= INSTRUÇÕES =
1. Transcreva o trecho do texto sobre o carro popular entre "Para evitar demissões" e "de forma sustentável.", inclusive.
2. Dê continuidade ao texto sobre o retorno do carro popular a partir da última frase apresentada.

= TEXTO =

:::::

Para evitar demissões e fechamento de unidades, a estratégia da indústria tem sido adotar férias coletivas, cortar turnos e suspender a produção. Pátios de montadoras lotados são uma pressão adicional para o presidente Lula, sensível às demandas do setor que o projetou como líder político e em busca de uma agenda positiva para reconquistar o apoio de uma classe média empobrecida, endividada e impaciente. A pergunta que ninguém no governo ousa fazer é como o retorno do carro popular se tornou a resposta para esses problemas, quando ele representa o oposto do que o País precisa para crescer e de desenvolver de forma sustentável.

Ao que tudo indica, relançar o carro popular demandará uma nova rodada de desonerações, como se o setor não acumulasse privilégios tributários há décadas. A mais recente medida que entrou na mesa de negociações é a retomada da cobrança de Imposto de Importação de carros elétricos – aparentemente, há quem acredite que a isenção explica a falta de investimentos na produção desse tipo de veículo em território nacional. Mas é estarrecedor que, para reduzir o custo de aquisição do produto, o governo cogite ir além: autorizar o uso do Fundo de Garantia do Tempo de Serviço (FGTS) como garantia dos financiamentos e retirar itens básicos relacionados a emissões e de segurança dos veículos.

:::::

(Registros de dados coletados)
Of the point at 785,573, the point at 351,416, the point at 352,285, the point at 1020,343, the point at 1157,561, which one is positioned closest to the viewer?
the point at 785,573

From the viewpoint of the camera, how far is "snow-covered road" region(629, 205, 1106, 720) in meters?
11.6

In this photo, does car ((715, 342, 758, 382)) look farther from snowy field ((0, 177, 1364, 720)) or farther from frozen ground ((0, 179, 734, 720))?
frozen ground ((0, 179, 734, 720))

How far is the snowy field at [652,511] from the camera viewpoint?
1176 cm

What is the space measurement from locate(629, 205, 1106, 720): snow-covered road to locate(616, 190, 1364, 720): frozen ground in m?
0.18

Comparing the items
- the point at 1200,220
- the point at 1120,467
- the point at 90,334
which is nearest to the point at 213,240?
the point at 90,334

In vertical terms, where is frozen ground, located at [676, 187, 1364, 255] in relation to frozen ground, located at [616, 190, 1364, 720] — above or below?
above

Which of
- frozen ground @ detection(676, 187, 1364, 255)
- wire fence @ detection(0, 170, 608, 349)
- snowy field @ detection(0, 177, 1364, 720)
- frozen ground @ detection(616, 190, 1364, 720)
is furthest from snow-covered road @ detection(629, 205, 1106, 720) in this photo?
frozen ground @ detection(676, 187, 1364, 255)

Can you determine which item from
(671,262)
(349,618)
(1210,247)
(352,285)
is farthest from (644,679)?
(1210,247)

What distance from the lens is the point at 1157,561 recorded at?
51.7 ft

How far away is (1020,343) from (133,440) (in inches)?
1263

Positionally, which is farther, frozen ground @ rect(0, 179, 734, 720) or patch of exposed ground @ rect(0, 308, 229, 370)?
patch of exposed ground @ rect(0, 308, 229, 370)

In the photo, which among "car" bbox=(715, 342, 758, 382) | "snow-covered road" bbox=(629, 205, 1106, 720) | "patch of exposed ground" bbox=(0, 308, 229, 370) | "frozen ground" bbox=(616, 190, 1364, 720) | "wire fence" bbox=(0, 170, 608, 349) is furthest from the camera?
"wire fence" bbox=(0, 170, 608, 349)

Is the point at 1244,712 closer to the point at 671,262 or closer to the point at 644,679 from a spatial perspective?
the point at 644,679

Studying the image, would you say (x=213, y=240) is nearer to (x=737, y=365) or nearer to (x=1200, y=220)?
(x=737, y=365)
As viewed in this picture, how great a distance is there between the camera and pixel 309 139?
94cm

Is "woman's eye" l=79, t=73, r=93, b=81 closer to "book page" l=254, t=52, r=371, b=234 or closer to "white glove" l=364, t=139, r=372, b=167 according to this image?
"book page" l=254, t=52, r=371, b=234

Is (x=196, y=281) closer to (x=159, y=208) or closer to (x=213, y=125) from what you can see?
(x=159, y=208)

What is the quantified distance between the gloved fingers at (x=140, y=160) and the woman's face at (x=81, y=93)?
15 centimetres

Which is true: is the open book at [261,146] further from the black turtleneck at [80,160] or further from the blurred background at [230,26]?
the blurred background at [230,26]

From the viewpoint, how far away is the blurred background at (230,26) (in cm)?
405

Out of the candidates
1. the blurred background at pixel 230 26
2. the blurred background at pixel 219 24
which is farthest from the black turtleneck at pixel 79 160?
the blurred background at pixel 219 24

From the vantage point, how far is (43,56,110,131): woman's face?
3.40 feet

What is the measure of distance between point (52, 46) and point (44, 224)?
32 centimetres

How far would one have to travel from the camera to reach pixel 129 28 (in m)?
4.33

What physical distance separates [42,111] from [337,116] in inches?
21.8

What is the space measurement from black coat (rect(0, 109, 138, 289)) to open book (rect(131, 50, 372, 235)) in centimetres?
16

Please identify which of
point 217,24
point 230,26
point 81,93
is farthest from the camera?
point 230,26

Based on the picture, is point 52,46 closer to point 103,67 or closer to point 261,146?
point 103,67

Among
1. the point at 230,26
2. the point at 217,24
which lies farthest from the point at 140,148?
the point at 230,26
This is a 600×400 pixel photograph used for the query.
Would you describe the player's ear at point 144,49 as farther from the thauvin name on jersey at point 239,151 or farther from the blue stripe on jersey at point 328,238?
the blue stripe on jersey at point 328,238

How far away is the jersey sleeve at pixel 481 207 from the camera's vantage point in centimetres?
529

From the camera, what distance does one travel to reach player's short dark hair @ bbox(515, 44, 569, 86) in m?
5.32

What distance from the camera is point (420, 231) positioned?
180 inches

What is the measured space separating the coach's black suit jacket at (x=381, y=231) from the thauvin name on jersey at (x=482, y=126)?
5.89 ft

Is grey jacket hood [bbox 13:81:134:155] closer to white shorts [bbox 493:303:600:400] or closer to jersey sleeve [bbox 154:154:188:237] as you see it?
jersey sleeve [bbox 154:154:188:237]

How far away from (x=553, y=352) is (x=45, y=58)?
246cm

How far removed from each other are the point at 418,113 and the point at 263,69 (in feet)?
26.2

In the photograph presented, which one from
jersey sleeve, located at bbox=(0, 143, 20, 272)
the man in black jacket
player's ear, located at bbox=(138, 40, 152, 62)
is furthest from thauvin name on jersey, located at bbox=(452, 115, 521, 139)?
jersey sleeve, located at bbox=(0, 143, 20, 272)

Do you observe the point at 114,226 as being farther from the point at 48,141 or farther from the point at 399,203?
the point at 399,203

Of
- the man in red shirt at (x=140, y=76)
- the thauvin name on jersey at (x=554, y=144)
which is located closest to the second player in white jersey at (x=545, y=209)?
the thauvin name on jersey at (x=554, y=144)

:::::

= RESPOSTAS =
1.
Para evitar demissões e fechamento de unidades, a estratégia da indústria tem sido adotar férias coletivas, cortar turnos e suspender a produção. Pátios de montadoras lotados são uma pressão adicional para o presidente Lula, sensível às demandas do setor que o projetou como líder político e em busca de uma agenda positiva para reconquistar o apoio de uma classe média empobrecida, endividada e impaciente. A pergunta que ninguém no governo ousa fazer é como o retorno do carro popular se tornou a resposta para esses problemas, quando ele representa o oposto do que o País precisa para crescer e de desenvolver de forma sustentável.

2.
Desde que se instalou no País, há cerca de 70 anos, o setor vive de permanentes subsídios fiscais e de proteção contra a concorrência estrangeira. A indústria automotiva tem todo o direito de fazer lobby junto ao governo para manter esses benefícios, mas cabe ao Executivo distinguir interesses privados de interesses públicos. Afinal, toda intervenção governamental em qualquer setor deve ter uma justificativa, pois ela gera custos e consequências de curto, médio e longo prazos.

Antes de propor mais uma política pública atrelada ao passado, o governo faria bem se avaliasse com coragem e realismo os resultados que programas anteriores, como o Inovar-Auto, do governo Dilma Rousseff, e o Rota 2030, de Michel Temer, trouxeram ao País em termos de eficiência, produtividade, inovação e crescimento. Somam-se a esse contexto as ações do governo com vistas à transição energética, uma agenda que o País tem todas as condições de liderar em termos mundiais. Nesse sentido, qualquer incentivo à aquisição de veículos e ao transporte individual, além do alto custo, representa, no mínimo, uma incoerência.